Entry: 13th February 1918: Translation: ‘ … Dennis came to tell us that Capt[ain] Rawle had written to say Charlie went down the line (from his Batt[alion] 7th DCLI) on Fri[day]: with a poisoned hand + trench fever. We feel anxious now till we hear more details.’

13th February 1918: Translation: ‘ … Dennis came to tell us that Capt[ain] Rawle had written to say Charlie went down the line (from his Batt[alion] 7th DCLI) on Fri[day]: with a poisoned hand + trench fever. We feel anxious now till we hear more details.’

Charlie’s military record contains documentation of this injury (due to its deteriorated quality it has been copied below):

First Name: C.
Surname: Haslam
Age: 24
Rank: Private
Service Number: 18943
Ailment: Inflammation of Connective Tissue, Finger [right-hand] and Pyrexia of Unknown Origin.
Date Transferred to Other Hospitals: 12/02/1918
Date of Transfer from Sick Convey: 09/02/1918
Notes Written in the Observations Column: No. 2 Canadian Casualty Clearing Station.

On 25th February 1918, Elsie received word that Charlie had reached a military hospital in Etaples and on 2nd March 1918, she heard that he had undergone an operation to remove a considerable section of his thumb.

Entry reads: 2nd March 1918: Transcription: ‘… Letters from Charlie to say he has had an operation + they have taken off half of his thumb, poor boy. I do hope they’ll save his hand. …’

2nd March 1918: Transcription: ‘… Letters from Charlie to say he has had an operation + they have taken off half of his thumb, poor boy. I do hope they’ll save his hand. …’

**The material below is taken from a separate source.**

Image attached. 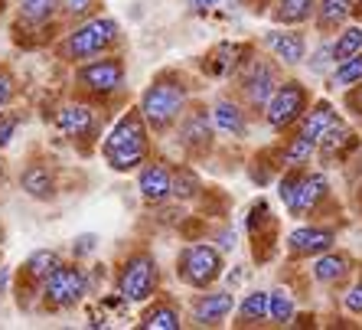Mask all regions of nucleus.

Charlie was brought back to England to re-cooperate at 4th Southern General Convalescent Hospital in Plymouth. A Queen’s Nurse Tait McKay wrote an article for the Queens Nurse Magazine of the 4th Southern General Hospital where she was acting Matron at the time. In it she stated that the convalescent hospital was created by ‘…transforming Salisbury Road Schools and the adjacent Baptist Church into a War Hospital of 520 beds…’. The men admitted were cared for by a staff which consisted of matron, 22 sisters, 68 nurses and around 2 masseuses.

Charlie spent from the beginning of March 1918 to the latter end of May 1918 at this make-shift institution. He then went here was granted 10 days leave where he visited his cousin Elsie before being returned to the Western Front several weeks later.

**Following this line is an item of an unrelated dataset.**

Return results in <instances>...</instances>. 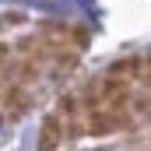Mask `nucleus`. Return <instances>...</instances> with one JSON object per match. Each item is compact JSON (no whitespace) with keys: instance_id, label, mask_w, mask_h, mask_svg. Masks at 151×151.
Instances as JSON below:
<instances>
[{"instance_id":"5","label":"nucleus","mask_w":151,"mask_h":151,"mask_svg":"<svg viewBox=\"0 0 151 151\" xmlns=\"http://www.w3.org/2000/svg\"><path fill=\"white\" fill-rule=\"evenodd\" d=\"M4 119H7V113H4V106H0V127H4Z\"/></svg>"},{"instance_id":"4","label":"nucleus","mask_w":151,"mask_h":151,"mask_svg":"<svg viewBox=\"0 0 151 151\" xmlns=\"http://www.w3.org/2000/svg\"><path fill=\"white\" fill-rule=\"evenodd\" d=\"M21 21H25L21 11H7V14H4V25H21Z\"/></svg>"},{"instance_id":"1","label":"nucleus","mask_w":151,"mask_h":151,"mask_svg":"<svg viewBox=\"0 0 151 151\" xmlns=\"http://www.w3.org/2000/svg\"><path fill=\"white\" fill-rule=\"evenodd\" d=\"M0 106H4L7 119H21V116L32 109L28 84H21V81H7V84H4V91H0Z\"/></svg>"},{"instance_id":"2","label":"nucleus","mask_w":151,"mask_h":151,"mask_svg":"<svg viewBox=\"0 0 151 151\" xmlns=\"http://www.w3.org/2000/svg\"><path fill=\"white\" fill-rule=\"evenodd\" d=\"M63 144V113H53L42 119V130H39V148H56Z\"/></svg>"},{"instance_id":"3","label":"nucleus","mask_w":151,"mask_h":151,"mask_svg":"<svg viewBox=\"0 0 151 151\" xmlns=\"http://www.w3.org/2000/svg\"><path fill=\"white\" fill-rule=\"evenodd\" d=\"M0 77H4V81H11V77H14V63H11V46H4V42H0Z\"/></svg>"}]
</instances>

In spite of this not being the only injury that Charlie sustained as he was hit in the left hand by shell shrapnel but was not hospitalised for this injury, Charlie Haslam did survive the war!  Records show that he did not re-engage after the war (as many soldiers did due to the economic depression) and it was his intention to return to his farm in Bude.

Entry reads: 28th December 1918: Transcription: ‘… No letters from Charlie for several days as he is on the move [home from Quesnoy, France].’

28th December 1918: Transcription: ‘… No letters from Charlie for several days as he is on the move [home from Quesnoy, France].’